We all experience bad days: those days where you just feel that the world is on your shoulders and you have all the energy of a permanently exhausted pigeon. For people who suffer from depression, anxiety, or a host of other mental health issues, this is not the exception – it’s the rule. It’s about being too tired to get up or having such low motivation that you can’t even think about doing anything other than just lying in the same position forever. This is the daily struggle of someone suffering from a mental illness. Although medication and therapy can and do make a big change in these peoples’ lives, happiness still relies on the person and the choices they make to keep themselves positive, happy, and motivated.

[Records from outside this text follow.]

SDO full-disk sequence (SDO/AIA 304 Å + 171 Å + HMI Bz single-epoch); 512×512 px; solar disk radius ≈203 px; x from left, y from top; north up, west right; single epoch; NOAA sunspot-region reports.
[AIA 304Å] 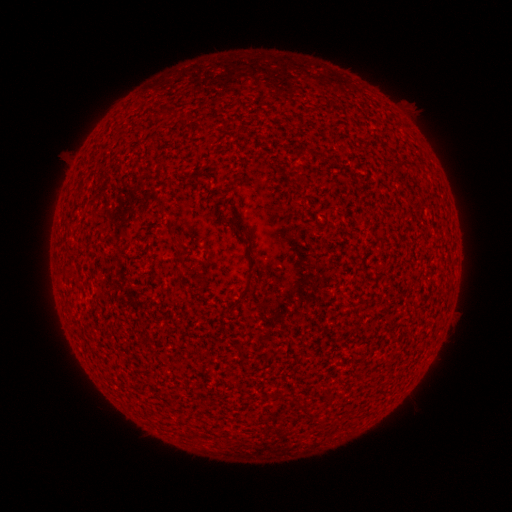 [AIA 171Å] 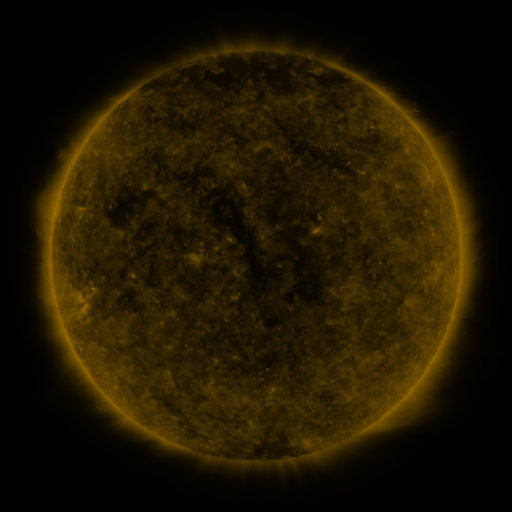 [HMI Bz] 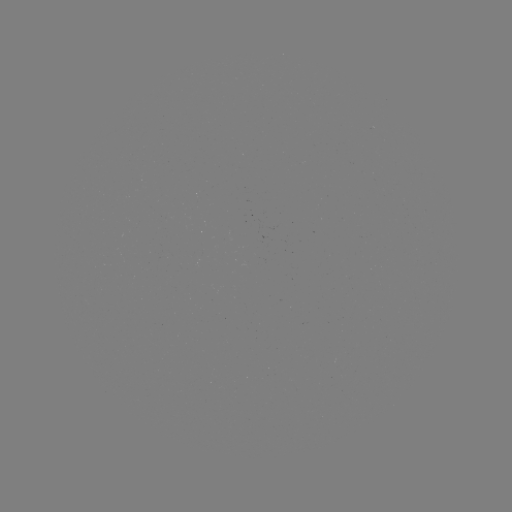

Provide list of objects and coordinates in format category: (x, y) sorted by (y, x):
(none)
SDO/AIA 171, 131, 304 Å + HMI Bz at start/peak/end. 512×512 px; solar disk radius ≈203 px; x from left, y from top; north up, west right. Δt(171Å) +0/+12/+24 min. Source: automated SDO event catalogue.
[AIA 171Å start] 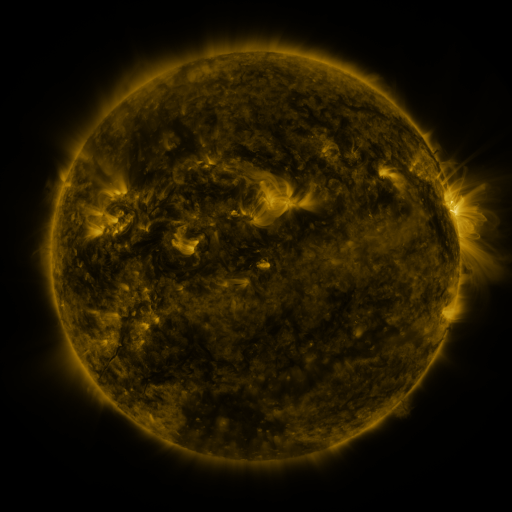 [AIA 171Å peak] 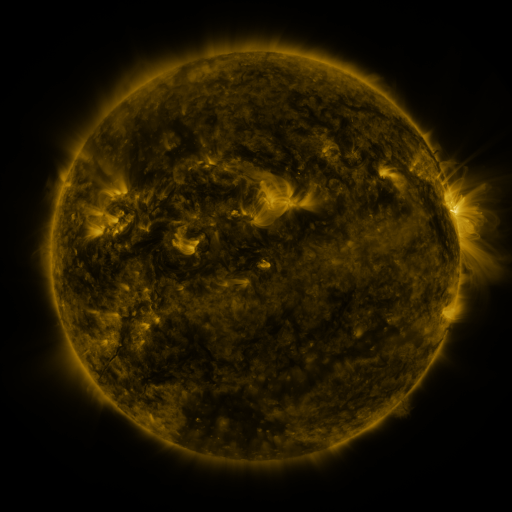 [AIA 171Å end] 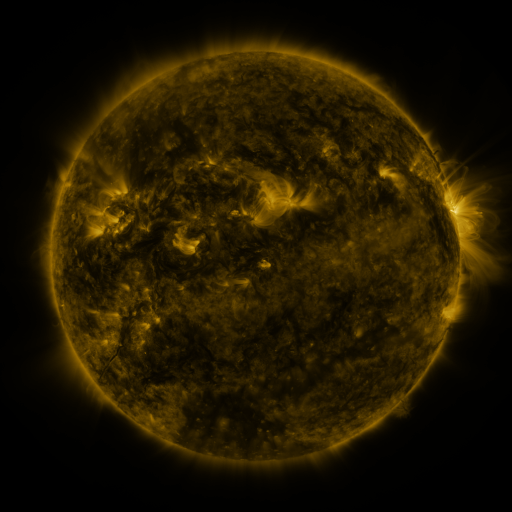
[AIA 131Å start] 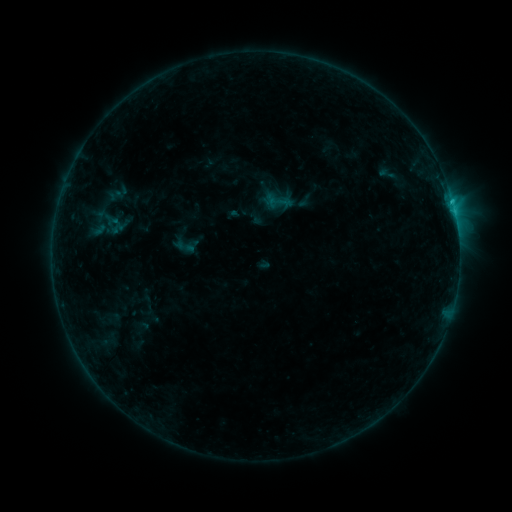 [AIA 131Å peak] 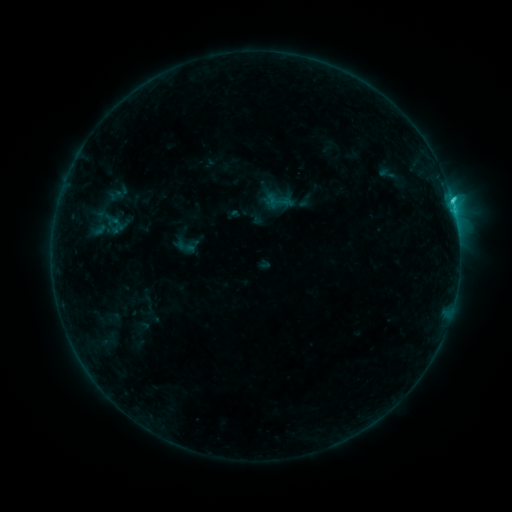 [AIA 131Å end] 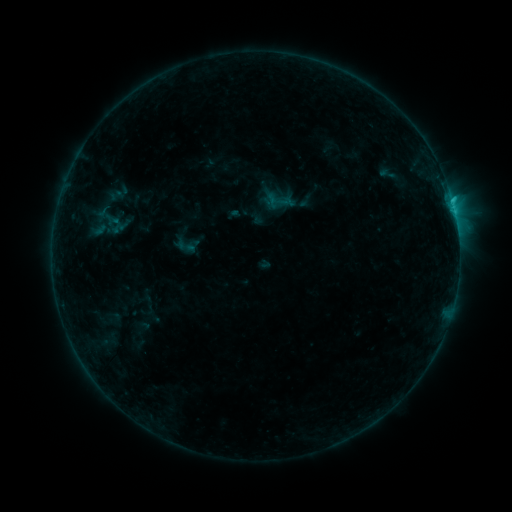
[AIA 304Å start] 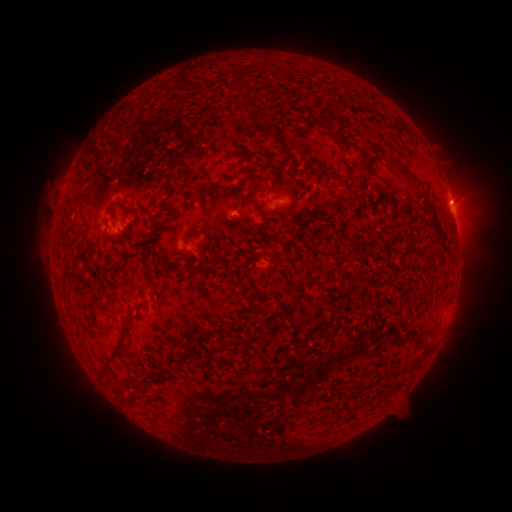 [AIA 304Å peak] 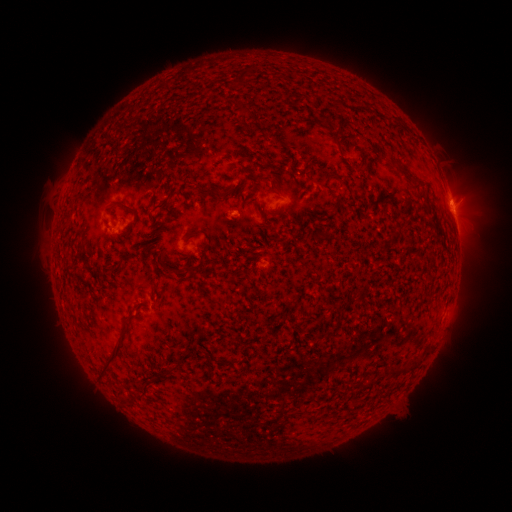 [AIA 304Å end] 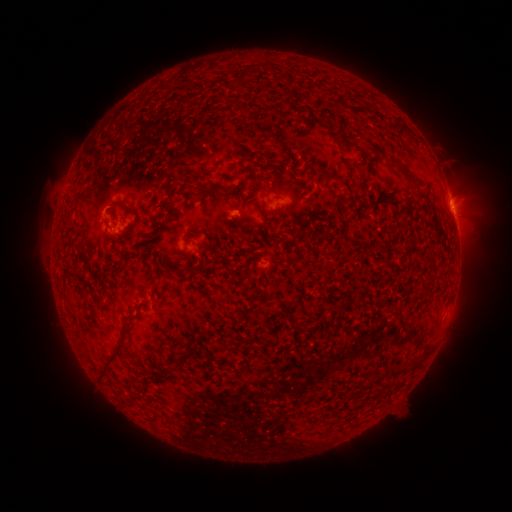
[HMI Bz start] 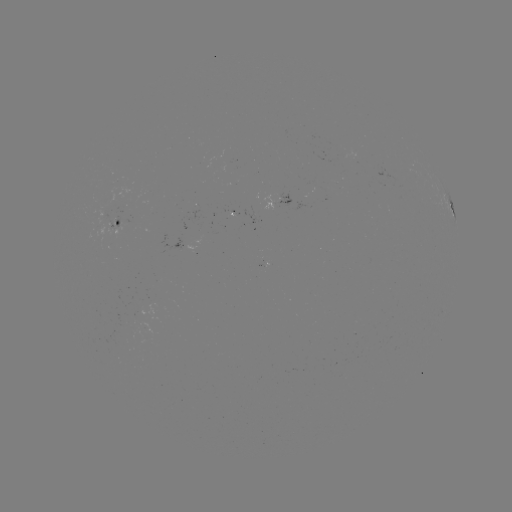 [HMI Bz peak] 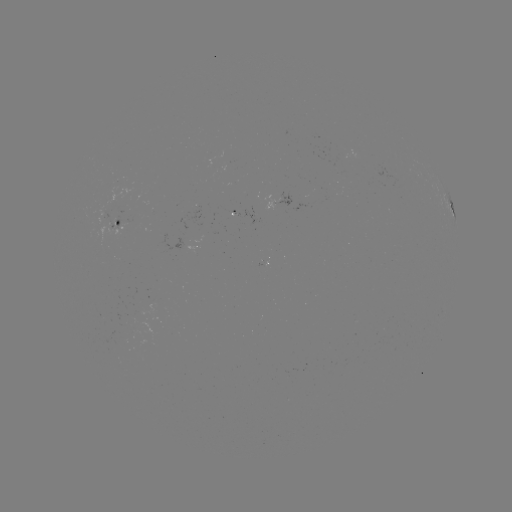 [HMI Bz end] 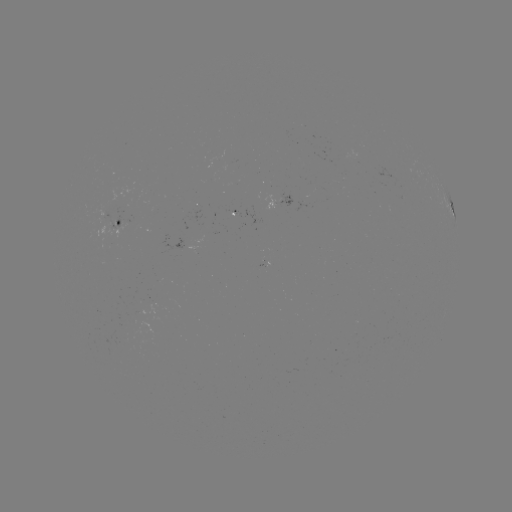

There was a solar flare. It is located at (451, 202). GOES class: C1.3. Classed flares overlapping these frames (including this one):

Now please don’t get me wrong, I am not saying that someone with a mental illness should just snap out of it (I know that feeling all too well). What I am saying is that, as with most chronic illnesses and especially depression and other chronic mental health problems, it is a fight for health every day. The moment you give in or decide to just give up on life, you allow the depression to steal just a little bit more of who you are. Whether you are suffering from a mental illness, going through a slump, or just having a bad day, here are a few simple things you can do on a daily basis that will turn those down days into more positive and constructive days.
- Get up
We have probably all been there (me more than most) when you lay in bed trying to convince yourself that you have some terminal contagious disease and therefore you need to stay in bed. Or you have thought of every excuse in the book to not go to work! At some stage, you may have even considered faking your own death (I know I have). However, I have found when I just get up and get dressed (this is sometimes harder than moving mountains) it brings some purpose to my life. No matter how insignificant it may seem, it is an important step in getting your day off to a great start. Therefore, practice good sleep hygiene. Go to bed at a reasonable hour, get your 8 hours of Z’s, and switch off all electronics at least half an hour before bedtime.
- Get moving
One of the best natural combatants of depressive symptoms is exercise. For some, exercise is part of their daily routine and they tend to be quite energetic and healthy people, but if your biggest struggle in the morning is to just get your eyes open, going to the gym at 05:00 and working in 12 rounds of cardio may be a bit ambitious. It is here where most people miss the plot – you do not need to be the next CrossFit champion to fight your depression, you just need to get moving! Therefore, start small and easy. Go for a quick walk around your house, do 10 jumping jacks before you get in the shower, put on some of your favorite music and get dancing. It does not need to be an elaborate exercise plan, it just has to be something that gets your heart beating faster, your adrenalin pumping and your blood flowing.
- Get healthy
A healthy body supports a healthy mind. Make sure that you get enough vitamins and minerals in to keep you energized and going throughout the day. When we find ourselves in a slump or in the grips of a depressive episode, we tend to crave junk food, chocolates, sugar, and simple carbohydrates. The problem with this is that these foods take us on a sugar high and then drop us; they do not provide sustainable energy. So you end up getting these tiring dips that feel like you just do not have the energy to do anything. Eat a healthy breakfast in the morning and make sure you eat regularly throughout the day. Drink lots of water and cut down on your caffeine intake.
- Get going
Many people suffering from depression find it helpful to plan for the day ahead. In doing so, they know how much time they have for each activity and do not allow themselves the time to just sit around or wallow about their depressed feelings. Therefore, set goals, practice good time management and plan your day so that you can plan your energy. Write down the tasks for each day and make sure you do not overexert yourself. Make time for the things that are important in your life: plan for “me-time”, “family-time”, rest and social interactions. In doing so, it gives you a roadmap for each day that you can prepare for accordingly.
- Get help
You are not an island. So often we feel that we do not want to burden the people in our lives with our problems, as we may feel that they will not understand or they will judge us. This is very seldom true. Surround yourself with people who will support you and who are able to bring out the best in you. Make plans to go have coffee with a friend, or go watch a movie. If you feel that you maybe need to sharpen up your social skills, go do a short course. If it seems that your bad days are not getting better and you feel too overwhelmed, make an appointment with your psychologist, therapist, social worker or doctor.